About this section
Civil litigation' describes any action in the Court that is not of a criminal nature. All civil litigation must be between two or more parties. An action of civil litigation must be "brought" by one of these parties. This means that one party is making a claim against the other. The party making the claim is knowns as the "plaintiff" and the party who has had the claim made against them is known as the "defendant". The procedure used by Courts can be very complicated: documents created by the parties must follow particular rules, arguments must be made in a particular way, and some information must be shared between the parties. Lawyers who specialize in civil litigation are experts in dealing with these court processes.

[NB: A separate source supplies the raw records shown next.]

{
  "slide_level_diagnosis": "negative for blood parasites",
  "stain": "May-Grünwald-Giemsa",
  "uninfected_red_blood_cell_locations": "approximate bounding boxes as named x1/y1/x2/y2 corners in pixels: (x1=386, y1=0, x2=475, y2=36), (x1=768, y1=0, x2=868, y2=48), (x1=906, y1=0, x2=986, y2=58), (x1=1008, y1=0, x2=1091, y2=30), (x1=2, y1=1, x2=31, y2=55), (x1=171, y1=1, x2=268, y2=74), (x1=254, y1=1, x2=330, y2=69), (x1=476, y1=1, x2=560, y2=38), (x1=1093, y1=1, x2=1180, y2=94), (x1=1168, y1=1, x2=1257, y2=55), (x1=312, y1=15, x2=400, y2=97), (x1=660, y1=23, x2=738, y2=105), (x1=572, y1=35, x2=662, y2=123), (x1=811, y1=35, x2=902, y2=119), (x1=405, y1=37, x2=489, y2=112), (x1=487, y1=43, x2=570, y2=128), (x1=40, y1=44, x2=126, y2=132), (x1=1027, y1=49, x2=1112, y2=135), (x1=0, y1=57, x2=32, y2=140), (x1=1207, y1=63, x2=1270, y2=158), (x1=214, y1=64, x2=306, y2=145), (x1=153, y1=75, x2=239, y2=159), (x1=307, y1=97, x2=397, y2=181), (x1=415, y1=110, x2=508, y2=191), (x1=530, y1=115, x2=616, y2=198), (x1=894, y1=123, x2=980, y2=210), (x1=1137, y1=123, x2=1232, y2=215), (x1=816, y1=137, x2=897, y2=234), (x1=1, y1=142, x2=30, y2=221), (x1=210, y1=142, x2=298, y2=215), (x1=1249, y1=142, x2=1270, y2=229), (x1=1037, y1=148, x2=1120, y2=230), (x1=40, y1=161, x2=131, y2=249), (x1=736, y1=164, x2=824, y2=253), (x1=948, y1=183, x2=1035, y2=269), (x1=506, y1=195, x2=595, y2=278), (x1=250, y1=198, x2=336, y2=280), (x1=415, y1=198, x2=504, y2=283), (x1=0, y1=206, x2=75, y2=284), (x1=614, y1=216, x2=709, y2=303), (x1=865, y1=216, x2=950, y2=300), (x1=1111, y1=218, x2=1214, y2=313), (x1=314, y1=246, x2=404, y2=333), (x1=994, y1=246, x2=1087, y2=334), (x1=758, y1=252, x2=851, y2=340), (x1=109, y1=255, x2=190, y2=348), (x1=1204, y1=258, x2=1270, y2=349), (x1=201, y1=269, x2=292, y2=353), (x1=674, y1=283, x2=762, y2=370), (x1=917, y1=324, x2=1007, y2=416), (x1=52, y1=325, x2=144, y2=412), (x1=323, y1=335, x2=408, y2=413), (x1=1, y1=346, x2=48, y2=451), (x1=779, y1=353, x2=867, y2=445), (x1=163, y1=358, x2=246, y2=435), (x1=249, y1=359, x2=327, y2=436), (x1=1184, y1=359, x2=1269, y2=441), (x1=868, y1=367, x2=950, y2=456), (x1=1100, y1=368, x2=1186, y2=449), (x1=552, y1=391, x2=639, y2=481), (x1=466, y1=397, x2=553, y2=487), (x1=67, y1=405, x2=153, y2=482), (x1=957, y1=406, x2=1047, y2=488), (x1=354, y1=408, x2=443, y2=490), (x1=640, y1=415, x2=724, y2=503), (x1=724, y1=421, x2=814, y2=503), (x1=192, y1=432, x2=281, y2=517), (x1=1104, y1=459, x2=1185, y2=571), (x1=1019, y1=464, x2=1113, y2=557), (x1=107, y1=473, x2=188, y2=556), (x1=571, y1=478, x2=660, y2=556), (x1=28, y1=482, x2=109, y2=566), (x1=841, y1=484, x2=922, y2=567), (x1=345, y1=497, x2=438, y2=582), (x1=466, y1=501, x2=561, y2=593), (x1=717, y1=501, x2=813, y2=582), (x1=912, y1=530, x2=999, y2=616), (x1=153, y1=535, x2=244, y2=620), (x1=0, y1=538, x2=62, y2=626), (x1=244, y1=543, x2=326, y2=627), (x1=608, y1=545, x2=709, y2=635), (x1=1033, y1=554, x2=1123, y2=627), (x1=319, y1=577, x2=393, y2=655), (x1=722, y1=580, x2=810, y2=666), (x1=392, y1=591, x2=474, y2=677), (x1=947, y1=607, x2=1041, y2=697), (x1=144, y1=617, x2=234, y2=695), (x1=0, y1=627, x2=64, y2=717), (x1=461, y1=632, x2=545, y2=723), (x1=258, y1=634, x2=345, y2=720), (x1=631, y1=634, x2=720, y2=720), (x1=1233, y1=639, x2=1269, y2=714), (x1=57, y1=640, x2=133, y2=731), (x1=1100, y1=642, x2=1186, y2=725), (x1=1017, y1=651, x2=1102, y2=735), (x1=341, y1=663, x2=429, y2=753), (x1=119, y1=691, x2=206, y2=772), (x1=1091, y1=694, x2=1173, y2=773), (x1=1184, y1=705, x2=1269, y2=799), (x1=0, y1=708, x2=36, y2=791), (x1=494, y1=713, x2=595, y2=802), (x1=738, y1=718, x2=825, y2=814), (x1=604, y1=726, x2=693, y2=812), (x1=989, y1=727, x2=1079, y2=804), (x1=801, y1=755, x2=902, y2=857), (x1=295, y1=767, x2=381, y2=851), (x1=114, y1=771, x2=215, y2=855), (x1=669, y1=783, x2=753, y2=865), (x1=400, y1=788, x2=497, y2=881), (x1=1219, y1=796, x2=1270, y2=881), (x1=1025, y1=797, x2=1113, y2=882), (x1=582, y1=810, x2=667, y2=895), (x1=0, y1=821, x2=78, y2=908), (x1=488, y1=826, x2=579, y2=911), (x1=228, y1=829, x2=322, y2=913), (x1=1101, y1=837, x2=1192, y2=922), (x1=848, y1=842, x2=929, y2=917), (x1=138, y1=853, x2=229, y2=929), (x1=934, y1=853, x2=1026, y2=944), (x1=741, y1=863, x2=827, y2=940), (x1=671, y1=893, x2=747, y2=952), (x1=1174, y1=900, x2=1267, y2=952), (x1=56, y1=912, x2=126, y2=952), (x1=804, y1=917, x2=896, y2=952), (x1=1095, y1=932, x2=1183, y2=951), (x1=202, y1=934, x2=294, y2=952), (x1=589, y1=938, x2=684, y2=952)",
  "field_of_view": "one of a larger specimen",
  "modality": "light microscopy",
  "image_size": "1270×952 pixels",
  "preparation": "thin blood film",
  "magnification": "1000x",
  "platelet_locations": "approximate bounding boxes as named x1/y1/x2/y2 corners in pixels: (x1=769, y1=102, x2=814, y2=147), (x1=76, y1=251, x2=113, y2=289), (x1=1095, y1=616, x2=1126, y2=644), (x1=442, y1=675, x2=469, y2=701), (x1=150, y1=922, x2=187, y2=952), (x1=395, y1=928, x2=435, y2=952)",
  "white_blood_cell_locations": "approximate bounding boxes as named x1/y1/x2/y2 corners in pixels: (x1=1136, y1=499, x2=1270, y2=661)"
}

Civil litigation includes all manner of disputes, including everything from commercial disputes about contracts, to defamation disputes and negligence actions. It is important to remember that in some areas of law, such as workplace relations and family law, special courts and tribunals exist which are specifically designed to deal with those issues. This means that not all civil litigation occurs according to the normal Court processes. There are different tribunals dealing with different legal matters because it has been recognised that specific expertise and experience is needed to deal with these issues. Specialist tribunals help ensure that the best outcomes are reached in as many cases as possible.
Because of this, and the fact that civil litigation covers such a broad range of disputes, if you have a legal issue which may involve civil litigation, it is important to seek out a lawyer who has the specific expertise you need.